Craig Lampo: About earlier that our book-to-bill was 0.95:1 for the quarter. Operator do we have another question.
Operator: Our next caller is Steven Fox with Fox Advisors. You may go ahead.
Steven Fox: Hi, good afternoon. I guess broadly speaking, the latest round of acquisitions were around sensors, antennas and assemblies I was just curious, like, Adam, your updated thoughts on your M&A focus by technology, especially in the context of what looks like gross margins that are now at the 33% level. I guess some of these products have lower gross margins, some have higher. I don’t know if there’s a mix impact that’s influencing the gross margin now with the M&A. But just broadly speaking, when you — the general buckets of technology that you look at, what is your thinking of what you’ve done and where you need to go now? Thanks.
Adam Norwitt: Well, thanks very much, Steve. Yes. I mean, look, in the quarter, we acquired companies who make sensors, antennas, cable and cable assemblies and really high-technology cable actually that has really great value for its customers. And we continue to see acquisition opportunities across really all of our interconnect products from discrete connectors to cable assembly, value-add, complex value-add interconnect products sensors, complex sensor interconnect assemblies, antennas and the like.
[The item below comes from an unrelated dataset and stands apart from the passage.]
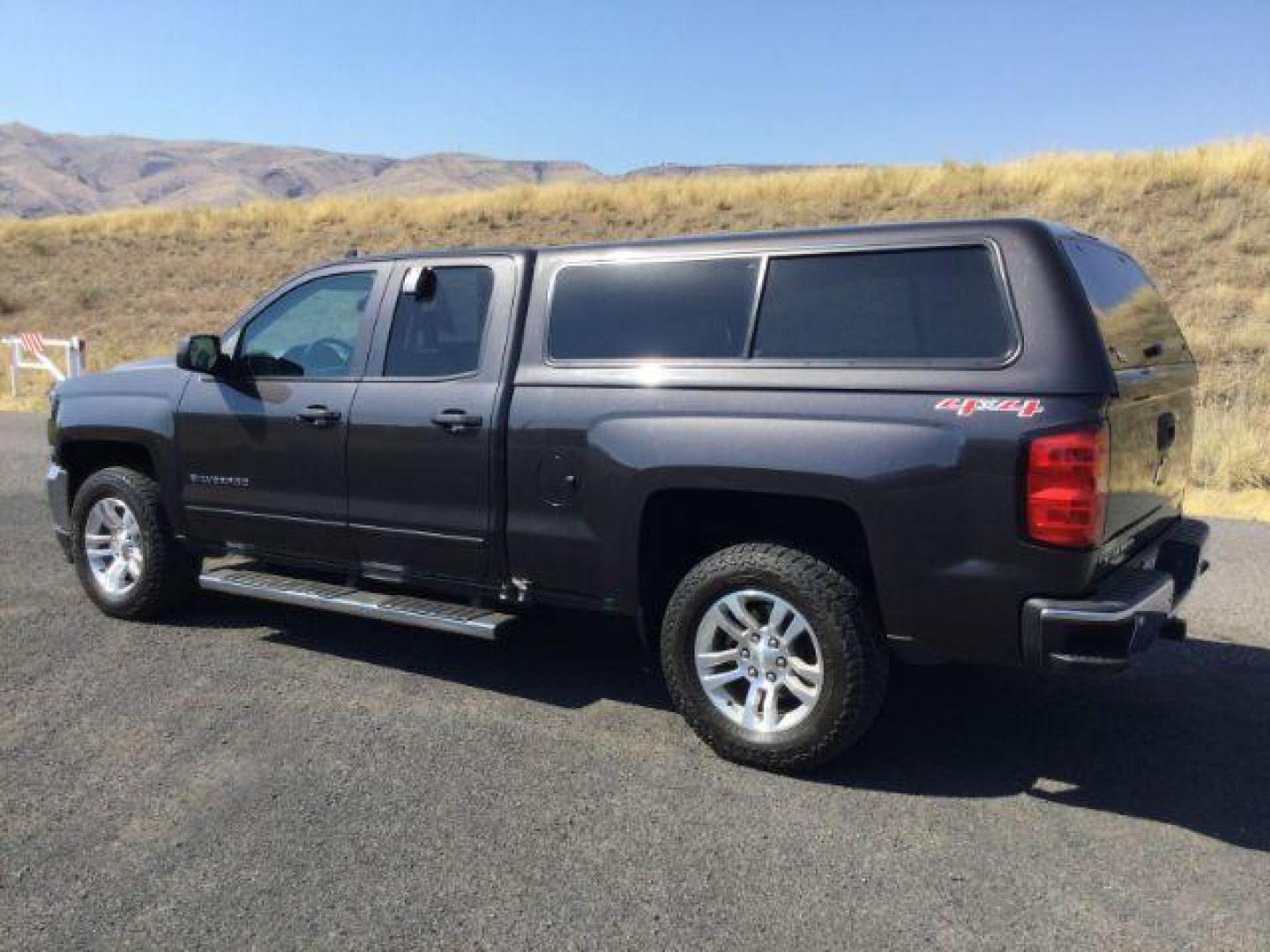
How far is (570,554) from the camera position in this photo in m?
4.50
And we’re really pleased to continue to find companies across all of those products. I wouldn’t tell you that we think so much about gross margin by product. We see great margin opportunities as you know. And Craig has said it so many times, we’re very much focused on operating margins.
And yes, I mean, some of these companies do operate below our corporate average, not all of them, by the way, but some of them do. And I think we — that doesn’t relate at all to their product type. We don’t believe that there is a correlation between whether someone makes a connector, a sensor and antenna a cable or a cable assembly that, that is necessarily going to put them in a certain bucket of profit potential. We actually see great profit potential for all companies. And that’s one of the ways we screen for acquisitions. I mean we’re not going to buy a company if we don’t see the long-term potential for that company to elevate its profitability to at or above our corporate average. Now, we do have industry-leading margins and so most of the companies that we do acquire tend to be lower than we are.
And then it’s our job and their job becoming part of the Amphenol family to bring those margins up over time. But it’s really not at all correlated to the type of products that they sell.
Operator: And our last question comes from Matt Sheerin with Stifel. You may go ahead.
Matt Sheerin: Yes. Thank you. Good afternoon. Adam, in your commentary on mobile devices, you mentioned that tablets and notebook PCs continue to be weak. But we are hearing some chatter about expectations for a potential refresh PC refresh cycle playing out in the next year or two. So wondering if you have any visibility into that? And can you give us a sense of the content opportunity for Amphenol within notebooks, particularly in the next-generation so-called AI-enabled PCs?
Adam Norwitt: Great. Thanks so much, Matt. Look, I hope what you say is the case. We certainly hope that there is a refresh. Look, I think we’ve talked about this year and even a little bit last year, that the strength that we’ve seen in phones this year, which was more than offset, in particular, by things like laptops and tablets. It had to do with the clear fact that during the pandemic and when everybody went to work from home and study from home, there was an enormous rush to buy new devices, which caused a surge and really kind of upset the normal replacement cycle of those products. And so I guess that one could expect that if everybody bought a bunch of stuff in 2020 and 2021 and if those things tend to last three, four, five years, that eventually you would hope to see a little bit of a refresh.